Death Spiral: 360 Feedback
The key employees started disobeying orders of CEO and this clearly implied leadership failure for one of the Japanese Multinational. There is a saying that employees don't quit companies, they quit bosses!
When leadership failure is at the CEO level, it is common for various senior executives to try to fill the vacuum. Without a clear decision on direction by the CEO, the Japanese Organization was facing protracted power struggles and a further deterioration in competitive market position as the senior executives blocked or undermined each other's initiatives.
Key employees got frustrated with this lack of proper, needed action and left the company, degrading its strengths even more. Also, various incorrect habits were formed in the organization which made it much harder to lead in the future.
The leadership at this Japanese Multinational in India always failed to provide proper direction, inspiration and vision for their company from the start. The Controlling Management at Japan just kept on changing its strategy and the leadership except the consulting firm with which it had entered into a long term contract. Continuous consulting interventions by the Japan were faulty and unwarranted, which made the local leaders to think that inaction is a viable choice.
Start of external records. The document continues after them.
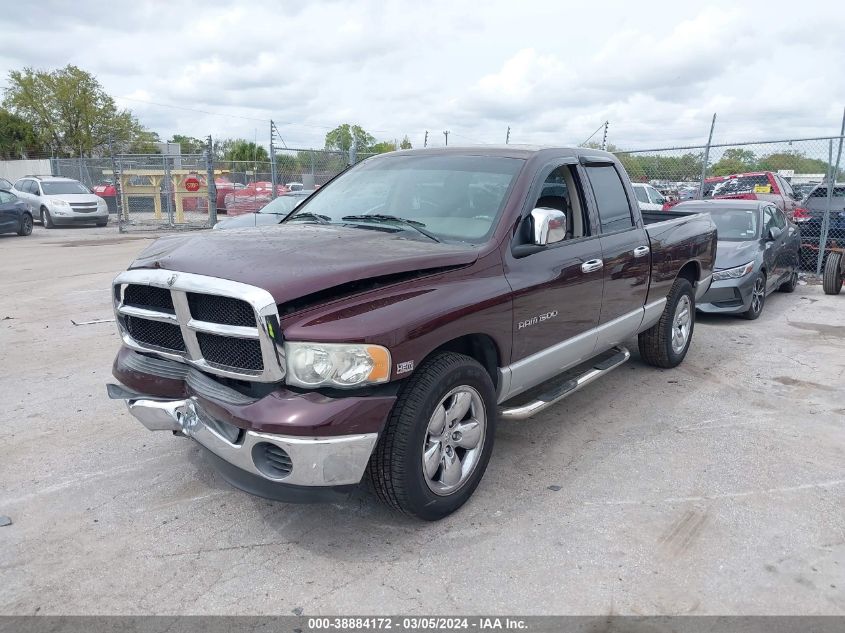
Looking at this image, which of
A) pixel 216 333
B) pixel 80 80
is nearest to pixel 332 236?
pixel 216 333

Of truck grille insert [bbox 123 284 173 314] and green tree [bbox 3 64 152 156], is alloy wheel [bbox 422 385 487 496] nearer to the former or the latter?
truck grille insert [bbox 123 284 173 314]

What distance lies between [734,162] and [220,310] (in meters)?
15.0

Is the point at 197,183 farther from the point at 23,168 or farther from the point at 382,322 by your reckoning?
the point at 23,168

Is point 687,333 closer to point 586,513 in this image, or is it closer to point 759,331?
point 759,331

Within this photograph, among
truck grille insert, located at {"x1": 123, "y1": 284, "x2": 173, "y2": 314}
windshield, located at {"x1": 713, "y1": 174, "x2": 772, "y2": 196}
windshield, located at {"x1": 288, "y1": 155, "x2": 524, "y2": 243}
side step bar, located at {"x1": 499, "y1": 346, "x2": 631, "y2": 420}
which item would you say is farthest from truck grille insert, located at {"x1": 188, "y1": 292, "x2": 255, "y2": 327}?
windshield, located at {"x1": 713, "y1": 174, "x2": 772, "y2": 196}

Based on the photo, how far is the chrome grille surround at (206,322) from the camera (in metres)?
2.84

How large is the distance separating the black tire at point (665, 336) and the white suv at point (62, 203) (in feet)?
68.6

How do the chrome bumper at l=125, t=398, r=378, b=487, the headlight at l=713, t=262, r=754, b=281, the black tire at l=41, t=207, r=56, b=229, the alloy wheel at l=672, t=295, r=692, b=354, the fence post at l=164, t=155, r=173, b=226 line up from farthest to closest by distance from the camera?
the black tire at l=41, t=207, r=56, b=229
the fence post at l=164, t=155, r=173, b=226
the headlight at l=713, t=262, r=754, b=281
the alloy wheel at l=672, t=295, r=692, b=354
the chrome bumper at l=125, t=398, r=378, b=487

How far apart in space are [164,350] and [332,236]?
1077 millimetres

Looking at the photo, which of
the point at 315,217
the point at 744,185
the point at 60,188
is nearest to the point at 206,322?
the point at 315,217

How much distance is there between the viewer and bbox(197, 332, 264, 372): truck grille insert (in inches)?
116

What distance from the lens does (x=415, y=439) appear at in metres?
3.10

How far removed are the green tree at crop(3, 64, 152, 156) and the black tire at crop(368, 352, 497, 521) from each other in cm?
4884

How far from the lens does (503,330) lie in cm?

Unfortunately, they believed that they can continue to do what they like. They were comfortable with status-quo irrespective of what market conditions demanded. They did implement some changes, but at a rate or time that was convenient.
The Controlling Management at Japan then thought of carrying a 360 Review just to find a death spiral.

Implementing a 360 degree review process can either be a destructive and devastating experience, or a developmental epiphany for those involved, depending entirely on how the process is structured and the level of preparedness.
Although it is required that leaders should seek-out candid feedback from colleagues and subordinates using a 360-degree review in order to discover blind spots that reduced the performance but success lies in taking stock of their personal strengths and weaknesses and the commitment to take necessary steps to achieve personal as well as organizational change.
The 360, is only a tool that provides quantitative and qualitative evidence of the causal link between management behavior and business outcomes. If any one agrees that managerial behavior significantly impacts productivity, employee attitudes, morale, retention, teaming, and therefore the quality of customer interaction and overall business results, then one must exert the same level of scrutiny upon behavior as is traditionally imposed upon the functions. Unless and until top management is willing to exert that level of scrutiny, the impact of management behaviors on organizational performance will not be measurable, and will therefore remain invisible, free to impede business results with impunity.
More people would learn from their mistakes if they weren't busy denying they made them.